- _Text_
==================================================

Hurrah for Halloumi |

Hurrah for Halloumi

Many meatless proteins—tofu and tempeh, chief among them—have little to no flavor of their own. While they do absorb other flavors easily, and a skilled chef can coax either into a fair imitation of meat, neither one gives the cook much to work with. So for a vegetarian option with a distinctive character, consider halloumi cheese—a Cyproit import with widespread potential.
Thick and spongy, halloumi has a rubbery texture slightly tougher than mozzarella, making a characteristic “squeak” when the teeth bite down on it. Made from goat’s and sheep’s milk, the cheese is salty and slightly tangy, but mild—letting it pair well with a variety of flavors both sweet and savory. And, since it doesn’t melt until very high temperatures, it can be much more versatile than many cheeses, treated like any other protein.

==================================================

- _Provided data_
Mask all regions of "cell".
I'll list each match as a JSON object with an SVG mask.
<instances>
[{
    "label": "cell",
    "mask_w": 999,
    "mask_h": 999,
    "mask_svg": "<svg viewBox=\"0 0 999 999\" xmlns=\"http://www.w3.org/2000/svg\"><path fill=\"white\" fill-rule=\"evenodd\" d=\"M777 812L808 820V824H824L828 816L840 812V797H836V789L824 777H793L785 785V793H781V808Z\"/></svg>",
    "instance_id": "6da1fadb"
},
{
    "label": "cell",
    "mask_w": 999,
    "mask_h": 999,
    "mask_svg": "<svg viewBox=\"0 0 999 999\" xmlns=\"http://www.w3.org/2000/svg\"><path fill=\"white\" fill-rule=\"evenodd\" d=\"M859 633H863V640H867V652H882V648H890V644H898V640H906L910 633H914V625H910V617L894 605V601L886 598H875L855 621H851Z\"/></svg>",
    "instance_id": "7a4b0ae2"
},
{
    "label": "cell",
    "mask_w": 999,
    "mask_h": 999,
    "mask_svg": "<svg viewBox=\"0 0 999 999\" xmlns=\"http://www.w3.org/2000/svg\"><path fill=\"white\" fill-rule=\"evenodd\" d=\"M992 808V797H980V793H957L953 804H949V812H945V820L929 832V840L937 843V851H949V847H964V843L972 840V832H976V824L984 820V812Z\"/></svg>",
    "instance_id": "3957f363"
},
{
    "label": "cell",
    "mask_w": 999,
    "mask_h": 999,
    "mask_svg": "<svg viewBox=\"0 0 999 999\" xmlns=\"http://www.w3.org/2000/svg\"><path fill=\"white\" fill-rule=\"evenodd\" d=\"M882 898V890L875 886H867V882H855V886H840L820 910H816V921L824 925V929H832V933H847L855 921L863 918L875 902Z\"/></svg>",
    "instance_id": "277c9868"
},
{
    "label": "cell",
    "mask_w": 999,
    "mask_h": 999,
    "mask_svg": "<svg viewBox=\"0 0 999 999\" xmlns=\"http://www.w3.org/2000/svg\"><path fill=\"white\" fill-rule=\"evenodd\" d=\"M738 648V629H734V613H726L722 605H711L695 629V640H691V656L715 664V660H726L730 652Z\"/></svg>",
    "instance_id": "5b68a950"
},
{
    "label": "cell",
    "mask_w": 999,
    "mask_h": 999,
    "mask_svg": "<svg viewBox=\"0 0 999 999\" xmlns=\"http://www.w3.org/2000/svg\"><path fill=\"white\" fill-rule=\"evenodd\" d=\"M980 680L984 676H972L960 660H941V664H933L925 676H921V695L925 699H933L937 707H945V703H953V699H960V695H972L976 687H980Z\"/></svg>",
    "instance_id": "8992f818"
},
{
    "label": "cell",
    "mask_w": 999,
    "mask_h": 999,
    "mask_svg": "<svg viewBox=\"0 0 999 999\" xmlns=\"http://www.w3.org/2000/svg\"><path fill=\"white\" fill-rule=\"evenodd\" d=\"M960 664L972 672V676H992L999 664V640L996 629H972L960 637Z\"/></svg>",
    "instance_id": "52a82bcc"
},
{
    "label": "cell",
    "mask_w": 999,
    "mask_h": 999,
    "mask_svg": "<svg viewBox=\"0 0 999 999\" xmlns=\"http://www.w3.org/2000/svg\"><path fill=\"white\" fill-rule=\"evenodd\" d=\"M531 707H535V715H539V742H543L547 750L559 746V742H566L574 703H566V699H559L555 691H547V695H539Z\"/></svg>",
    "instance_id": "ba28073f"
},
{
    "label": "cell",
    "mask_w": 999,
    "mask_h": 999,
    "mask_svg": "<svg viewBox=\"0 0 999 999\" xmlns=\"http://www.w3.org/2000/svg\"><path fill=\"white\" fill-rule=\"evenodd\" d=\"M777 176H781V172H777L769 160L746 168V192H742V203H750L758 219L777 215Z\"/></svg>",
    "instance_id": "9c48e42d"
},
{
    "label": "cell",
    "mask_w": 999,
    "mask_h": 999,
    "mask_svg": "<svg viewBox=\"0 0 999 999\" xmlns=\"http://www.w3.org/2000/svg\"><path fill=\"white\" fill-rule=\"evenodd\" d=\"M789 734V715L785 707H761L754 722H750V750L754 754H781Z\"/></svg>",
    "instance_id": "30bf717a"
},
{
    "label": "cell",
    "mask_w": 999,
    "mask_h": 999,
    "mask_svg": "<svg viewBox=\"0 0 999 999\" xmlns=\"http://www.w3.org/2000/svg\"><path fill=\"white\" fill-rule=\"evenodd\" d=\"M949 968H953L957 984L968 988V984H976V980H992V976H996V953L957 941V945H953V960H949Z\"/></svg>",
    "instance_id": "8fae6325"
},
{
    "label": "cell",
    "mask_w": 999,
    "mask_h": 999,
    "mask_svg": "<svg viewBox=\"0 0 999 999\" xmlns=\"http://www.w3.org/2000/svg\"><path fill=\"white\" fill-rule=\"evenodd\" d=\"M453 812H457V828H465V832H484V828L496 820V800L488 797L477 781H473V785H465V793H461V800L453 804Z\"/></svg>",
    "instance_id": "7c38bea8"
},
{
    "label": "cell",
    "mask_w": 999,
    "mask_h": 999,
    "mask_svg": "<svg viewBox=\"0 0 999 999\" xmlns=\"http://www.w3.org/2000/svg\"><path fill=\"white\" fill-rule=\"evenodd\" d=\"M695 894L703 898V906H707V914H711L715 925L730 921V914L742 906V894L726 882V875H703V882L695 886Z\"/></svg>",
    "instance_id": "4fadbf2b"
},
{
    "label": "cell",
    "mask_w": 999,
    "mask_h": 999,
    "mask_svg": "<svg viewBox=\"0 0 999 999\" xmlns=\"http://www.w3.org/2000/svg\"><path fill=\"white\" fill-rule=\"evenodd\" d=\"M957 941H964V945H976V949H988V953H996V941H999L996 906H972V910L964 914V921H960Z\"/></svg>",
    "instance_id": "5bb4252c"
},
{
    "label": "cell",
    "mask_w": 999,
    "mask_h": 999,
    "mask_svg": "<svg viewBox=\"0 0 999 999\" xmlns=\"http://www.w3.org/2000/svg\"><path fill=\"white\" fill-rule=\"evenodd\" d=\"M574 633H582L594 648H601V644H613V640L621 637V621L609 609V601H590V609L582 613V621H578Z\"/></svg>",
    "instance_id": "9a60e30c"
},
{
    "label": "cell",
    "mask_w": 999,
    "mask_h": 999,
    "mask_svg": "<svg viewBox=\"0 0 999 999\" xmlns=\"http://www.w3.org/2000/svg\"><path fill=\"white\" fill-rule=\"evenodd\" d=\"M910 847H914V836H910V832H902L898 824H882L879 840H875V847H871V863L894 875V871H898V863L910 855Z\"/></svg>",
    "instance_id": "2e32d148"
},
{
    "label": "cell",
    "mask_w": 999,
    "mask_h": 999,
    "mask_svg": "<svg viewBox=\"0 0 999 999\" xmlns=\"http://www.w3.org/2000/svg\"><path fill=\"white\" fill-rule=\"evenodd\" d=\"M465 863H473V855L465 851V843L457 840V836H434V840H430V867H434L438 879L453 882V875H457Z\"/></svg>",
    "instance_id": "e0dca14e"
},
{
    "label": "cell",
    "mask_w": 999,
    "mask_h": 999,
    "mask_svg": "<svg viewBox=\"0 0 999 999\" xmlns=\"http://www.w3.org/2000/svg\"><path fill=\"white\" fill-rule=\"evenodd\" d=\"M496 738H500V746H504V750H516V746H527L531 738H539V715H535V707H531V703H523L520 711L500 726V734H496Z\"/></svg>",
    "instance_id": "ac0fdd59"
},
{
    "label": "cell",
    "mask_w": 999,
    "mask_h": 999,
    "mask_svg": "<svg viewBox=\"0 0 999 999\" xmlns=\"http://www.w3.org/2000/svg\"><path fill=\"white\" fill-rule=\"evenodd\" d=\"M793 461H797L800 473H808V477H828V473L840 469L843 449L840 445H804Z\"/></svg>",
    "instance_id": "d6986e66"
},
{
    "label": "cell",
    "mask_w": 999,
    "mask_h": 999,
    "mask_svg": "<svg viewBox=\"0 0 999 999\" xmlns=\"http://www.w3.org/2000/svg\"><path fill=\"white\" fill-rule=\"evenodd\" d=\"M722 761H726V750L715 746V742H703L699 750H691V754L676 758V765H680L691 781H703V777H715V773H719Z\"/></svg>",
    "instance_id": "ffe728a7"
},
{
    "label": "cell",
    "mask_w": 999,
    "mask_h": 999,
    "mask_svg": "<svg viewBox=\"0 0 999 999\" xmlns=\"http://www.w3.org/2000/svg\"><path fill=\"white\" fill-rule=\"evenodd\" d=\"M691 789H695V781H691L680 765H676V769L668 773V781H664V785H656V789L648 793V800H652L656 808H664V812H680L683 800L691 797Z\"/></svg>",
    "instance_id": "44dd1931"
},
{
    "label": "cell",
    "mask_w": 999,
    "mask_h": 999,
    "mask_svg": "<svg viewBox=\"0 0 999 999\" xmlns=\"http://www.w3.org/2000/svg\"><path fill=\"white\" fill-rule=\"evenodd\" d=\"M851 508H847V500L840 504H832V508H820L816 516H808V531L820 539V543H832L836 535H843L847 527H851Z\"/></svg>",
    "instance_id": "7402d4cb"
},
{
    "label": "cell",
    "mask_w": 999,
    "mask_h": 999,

==================================================

- _Work item_
Carry on with the halloumi article, picking up after its last sentence. The records were taken from a separate source.

- _Task result_
Traditional preparations pan-fry thick slices of the halloumi, as one would an eggplant, or broil them under high heat. The outer skin becomes crispy, while the interior softens just a bit, maintaining its “squeaky” texture. In Cyprus, fresh halloumi is cubed and tossed with watermelon and mint, eaten as a summertime salad. The cubed cheese can also be strung on a skewer and grilled, kabob-style. Halloumi steaks are mild enough to balance out powerful spice, like a firey tomato sauce or a red chili relish. And when brushed with honey and grilled, the cheese takes on a sweetness that pairs perfectly with grilled fruit or a fresh berry compote.

Move over, mozzarella—there’s a new Mediterranean cheese in town.

Photo from JoeM500 on Flickr.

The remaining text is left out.